Operative word being "If"...

What if rates go up?

Look at it from the perspective of the fed:

- Home prices up (or neutral)? Check...

- Stock market at all time highs? Check...

- Strong labor market + low unemployment? Check...

- High inflation? Check...

^^ The combination of the above make the case for rate increases, not cuts. [1]

[1] https://nypost.com/2024/02/20/business/larry-summers-said-th...

Well if rates go up then we would not be in the dynamic reversing scenario you were asking about?

If the rates go up… then the dynamics you were discussing become more prevalent

Could you elaborate please? Bc I do not follow what you are talking about.
You said

> This is bc of interest rates going higher - nobody who has 3-4% fixed rate locked in will sell (until they have to).

And the asked

> Now imagine those 2 dynamics flipped the other way - what happens to prices then?

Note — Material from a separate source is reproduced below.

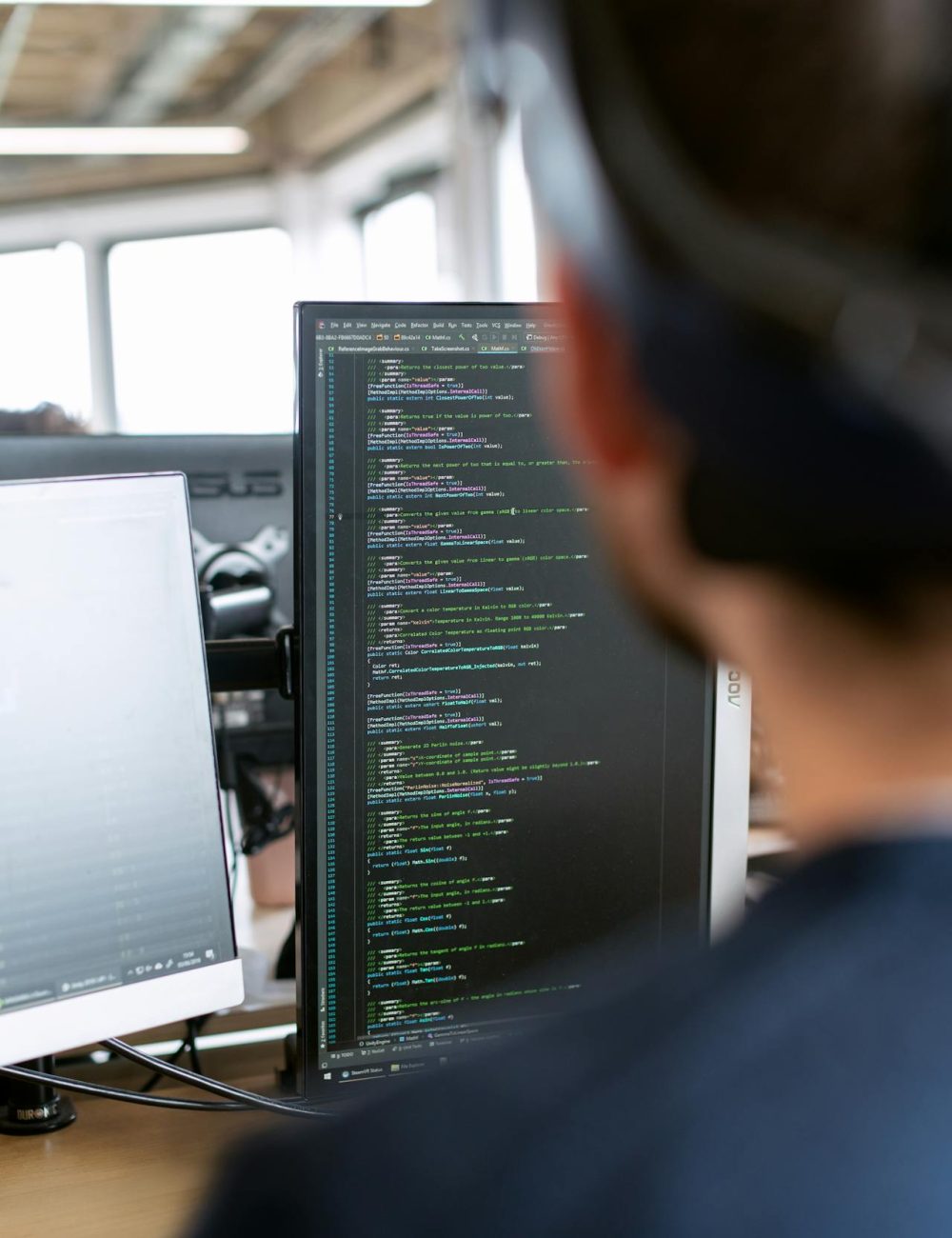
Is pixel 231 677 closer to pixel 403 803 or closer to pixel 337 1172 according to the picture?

And I told you if interest rates went lower then priced would rise.

> And I told you if interest rates went lower then priced would rise.

That's not what I meant.

I meant - what if:

- the 20-30% investor demand in the housing market would go away (demand down), and

- sales inventory went back to historical mean (supply up)

^^ then house prices go down bc demand goes down and supply goes up.

The 20-30% of demand you’re citing is your own claim that it’s driven by all cash buyers. I’m not seeing any reason why they would possibly disappear. That class of homebuyers may comprise a smaller portion of demand, but only due to demand growth from mortgage wanters, which again implies lower interest rates.

You’re also conflating demand with quantity demanded, so this chain of reasoning is not correct.